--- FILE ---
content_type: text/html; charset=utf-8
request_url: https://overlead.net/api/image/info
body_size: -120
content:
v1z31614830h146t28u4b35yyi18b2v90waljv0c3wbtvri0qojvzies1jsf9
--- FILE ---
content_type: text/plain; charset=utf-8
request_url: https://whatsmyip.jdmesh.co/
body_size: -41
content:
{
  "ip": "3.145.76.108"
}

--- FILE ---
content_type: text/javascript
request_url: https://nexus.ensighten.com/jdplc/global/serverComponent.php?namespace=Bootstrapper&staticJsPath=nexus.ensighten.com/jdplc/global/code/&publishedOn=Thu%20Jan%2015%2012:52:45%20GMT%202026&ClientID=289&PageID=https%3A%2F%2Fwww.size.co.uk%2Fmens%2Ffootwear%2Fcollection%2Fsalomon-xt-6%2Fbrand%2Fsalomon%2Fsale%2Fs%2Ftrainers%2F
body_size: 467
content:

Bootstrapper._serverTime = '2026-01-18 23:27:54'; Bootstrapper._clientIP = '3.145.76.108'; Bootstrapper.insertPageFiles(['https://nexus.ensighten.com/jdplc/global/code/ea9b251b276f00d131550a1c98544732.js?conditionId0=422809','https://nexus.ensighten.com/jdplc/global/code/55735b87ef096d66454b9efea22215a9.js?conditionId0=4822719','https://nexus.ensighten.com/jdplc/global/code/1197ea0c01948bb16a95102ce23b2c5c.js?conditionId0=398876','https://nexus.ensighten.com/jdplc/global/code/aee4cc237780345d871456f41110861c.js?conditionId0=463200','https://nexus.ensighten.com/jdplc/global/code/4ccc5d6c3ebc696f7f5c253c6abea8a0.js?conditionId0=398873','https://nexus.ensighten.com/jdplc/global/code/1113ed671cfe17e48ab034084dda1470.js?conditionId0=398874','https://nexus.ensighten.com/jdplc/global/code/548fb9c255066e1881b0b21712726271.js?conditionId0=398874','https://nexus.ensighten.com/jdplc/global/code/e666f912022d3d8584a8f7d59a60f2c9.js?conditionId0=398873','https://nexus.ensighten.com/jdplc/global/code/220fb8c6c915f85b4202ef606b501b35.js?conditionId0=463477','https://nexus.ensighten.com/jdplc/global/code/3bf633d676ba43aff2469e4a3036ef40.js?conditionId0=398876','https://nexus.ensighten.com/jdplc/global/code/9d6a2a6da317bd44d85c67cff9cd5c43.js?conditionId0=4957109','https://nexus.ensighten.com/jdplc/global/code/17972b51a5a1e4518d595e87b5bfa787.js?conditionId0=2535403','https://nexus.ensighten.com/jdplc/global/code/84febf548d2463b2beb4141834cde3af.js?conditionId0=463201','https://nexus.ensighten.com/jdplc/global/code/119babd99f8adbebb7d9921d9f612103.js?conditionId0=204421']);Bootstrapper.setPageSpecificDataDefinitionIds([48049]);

════════════════════

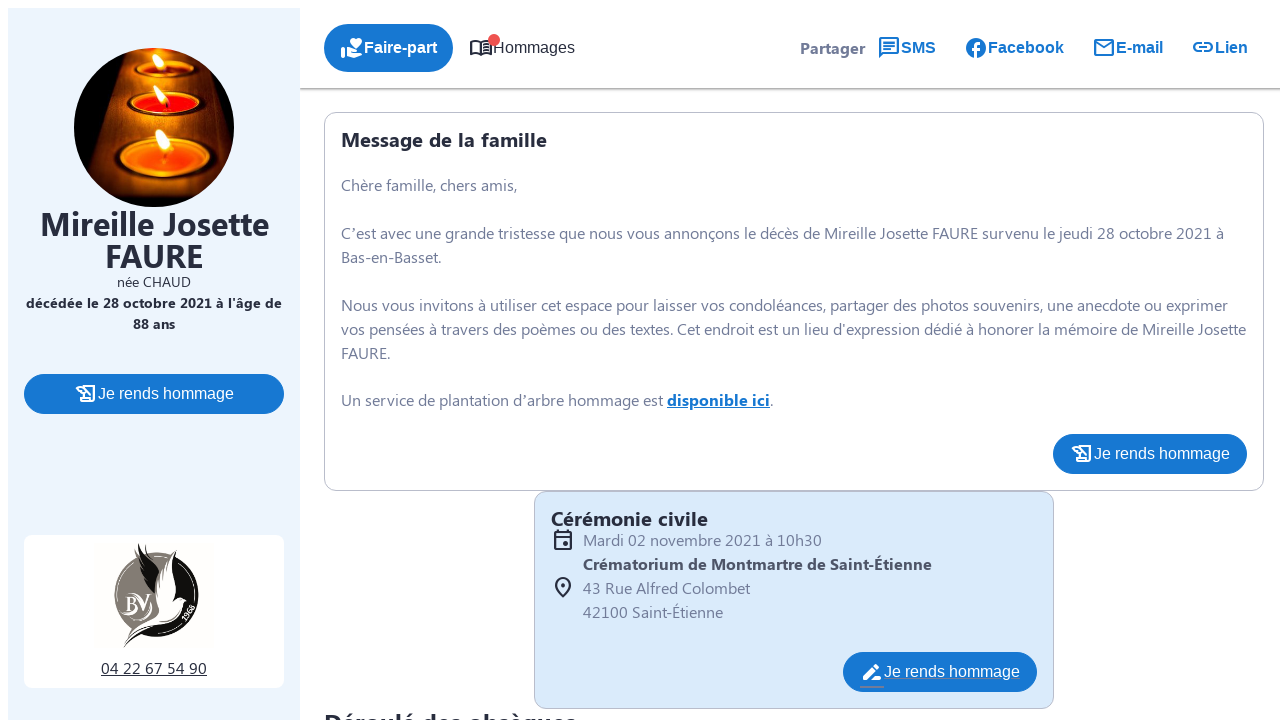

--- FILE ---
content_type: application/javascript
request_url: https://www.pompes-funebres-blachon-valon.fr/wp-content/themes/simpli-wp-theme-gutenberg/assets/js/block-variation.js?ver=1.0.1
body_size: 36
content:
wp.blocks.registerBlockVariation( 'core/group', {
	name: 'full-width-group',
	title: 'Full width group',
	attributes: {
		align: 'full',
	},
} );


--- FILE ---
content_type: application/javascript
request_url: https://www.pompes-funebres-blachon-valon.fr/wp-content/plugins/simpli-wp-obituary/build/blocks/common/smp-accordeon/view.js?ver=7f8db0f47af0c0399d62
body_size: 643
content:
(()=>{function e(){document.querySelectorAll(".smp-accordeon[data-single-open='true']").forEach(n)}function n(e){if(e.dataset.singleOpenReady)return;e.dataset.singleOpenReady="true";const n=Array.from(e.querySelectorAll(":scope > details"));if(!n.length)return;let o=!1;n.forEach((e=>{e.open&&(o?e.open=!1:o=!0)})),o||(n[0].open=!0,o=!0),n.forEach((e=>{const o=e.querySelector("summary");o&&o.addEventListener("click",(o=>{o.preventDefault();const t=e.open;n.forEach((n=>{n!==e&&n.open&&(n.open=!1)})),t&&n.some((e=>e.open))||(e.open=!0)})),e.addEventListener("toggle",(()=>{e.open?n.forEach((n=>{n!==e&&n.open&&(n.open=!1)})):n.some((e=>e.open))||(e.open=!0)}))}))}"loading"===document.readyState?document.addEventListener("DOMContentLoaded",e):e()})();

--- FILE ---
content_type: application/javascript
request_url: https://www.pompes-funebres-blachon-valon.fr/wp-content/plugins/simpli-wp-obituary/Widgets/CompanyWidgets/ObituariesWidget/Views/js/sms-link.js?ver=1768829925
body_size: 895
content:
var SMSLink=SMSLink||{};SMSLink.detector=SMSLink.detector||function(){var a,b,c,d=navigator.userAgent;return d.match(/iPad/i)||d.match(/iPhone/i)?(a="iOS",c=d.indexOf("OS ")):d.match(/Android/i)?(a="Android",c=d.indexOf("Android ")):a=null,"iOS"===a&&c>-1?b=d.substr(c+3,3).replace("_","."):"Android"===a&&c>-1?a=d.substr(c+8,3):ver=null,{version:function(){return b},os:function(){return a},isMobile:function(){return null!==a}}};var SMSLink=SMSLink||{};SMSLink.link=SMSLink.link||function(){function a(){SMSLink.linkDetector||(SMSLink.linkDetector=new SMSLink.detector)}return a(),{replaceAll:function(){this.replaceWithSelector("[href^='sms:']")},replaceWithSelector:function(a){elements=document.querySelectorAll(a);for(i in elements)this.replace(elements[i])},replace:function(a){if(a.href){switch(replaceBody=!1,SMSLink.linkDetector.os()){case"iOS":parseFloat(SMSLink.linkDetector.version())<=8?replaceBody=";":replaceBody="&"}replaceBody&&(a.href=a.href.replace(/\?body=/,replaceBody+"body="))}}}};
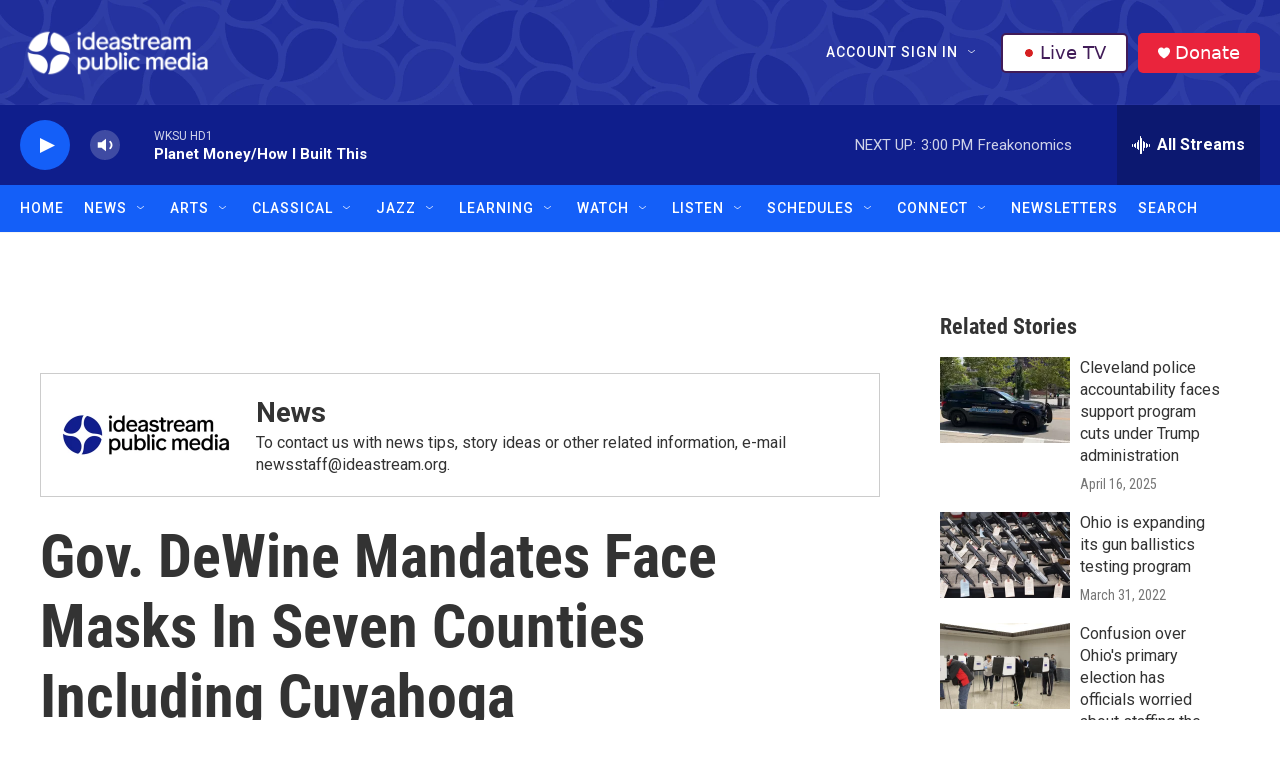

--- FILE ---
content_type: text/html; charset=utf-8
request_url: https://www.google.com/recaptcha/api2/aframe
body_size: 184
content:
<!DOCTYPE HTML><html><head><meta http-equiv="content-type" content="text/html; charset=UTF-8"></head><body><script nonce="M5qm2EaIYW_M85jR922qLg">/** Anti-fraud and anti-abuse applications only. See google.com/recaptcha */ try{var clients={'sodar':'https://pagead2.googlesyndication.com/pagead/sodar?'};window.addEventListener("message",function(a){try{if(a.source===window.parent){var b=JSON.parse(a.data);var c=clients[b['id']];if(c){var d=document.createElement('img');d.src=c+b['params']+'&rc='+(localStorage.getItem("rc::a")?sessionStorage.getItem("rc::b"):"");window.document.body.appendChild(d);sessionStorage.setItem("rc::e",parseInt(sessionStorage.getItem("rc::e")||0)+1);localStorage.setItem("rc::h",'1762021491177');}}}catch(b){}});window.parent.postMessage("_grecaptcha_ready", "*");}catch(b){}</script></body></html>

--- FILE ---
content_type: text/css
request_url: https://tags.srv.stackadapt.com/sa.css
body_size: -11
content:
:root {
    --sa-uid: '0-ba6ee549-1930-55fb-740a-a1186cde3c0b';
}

════════════════════

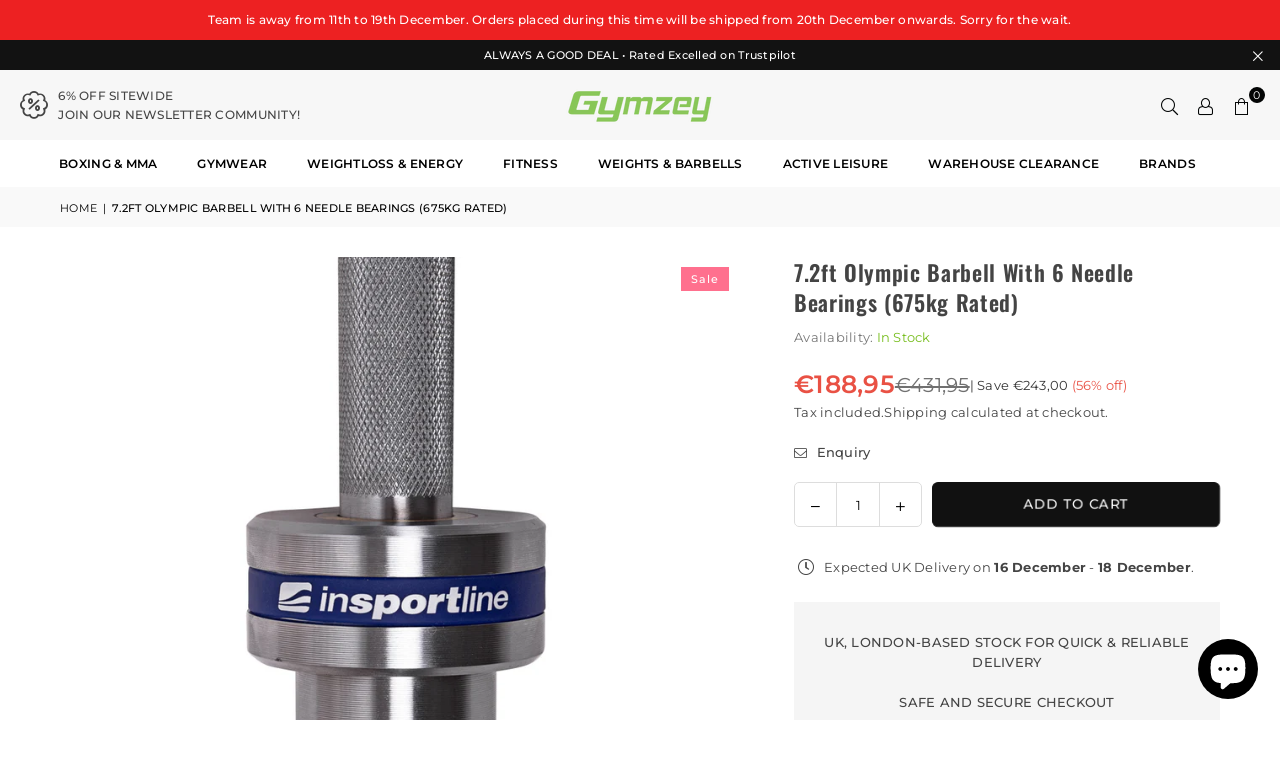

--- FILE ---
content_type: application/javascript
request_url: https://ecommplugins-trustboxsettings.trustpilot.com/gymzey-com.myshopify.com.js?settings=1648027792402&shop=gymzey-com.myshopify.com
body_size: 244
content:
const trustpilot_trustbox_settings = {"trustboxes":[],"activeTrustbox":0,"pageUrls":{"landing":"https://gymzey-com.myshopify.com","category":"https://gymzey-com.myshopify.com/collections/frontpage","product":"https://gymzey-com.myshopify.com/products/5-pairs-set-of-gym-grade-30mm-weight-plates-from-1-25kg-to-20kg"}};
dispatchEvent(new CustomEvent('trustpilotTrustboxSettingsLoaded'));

════════════════════

WORK TASK
The string "funebres" shows up in some lines of the listing. Copy each such line.

ANSWER TO THIS EXERCISE
request_url: https://www.pompes-funebres-blachon-valon.fr/wp-content/themes/simpli-wp-theme-gutenberg/assets/js/block-variation.js?ver=1.0.1
request_url: https://www.pompes-funebres-blachon-valon.fr/wp-content/plugins/simpli-wp-obituary/build/blocks/common/smp-accordeon/view.js?ver=7f8db0f47af0c0399d62
request_url: https://www.pompes-funebres-blachon-valon.fr/wp-content/plugins/simpli-wp-obituary/Widgets/CompanyWidgets/ObituariesWidget/Views/js/sms-link.js?ver=1768829925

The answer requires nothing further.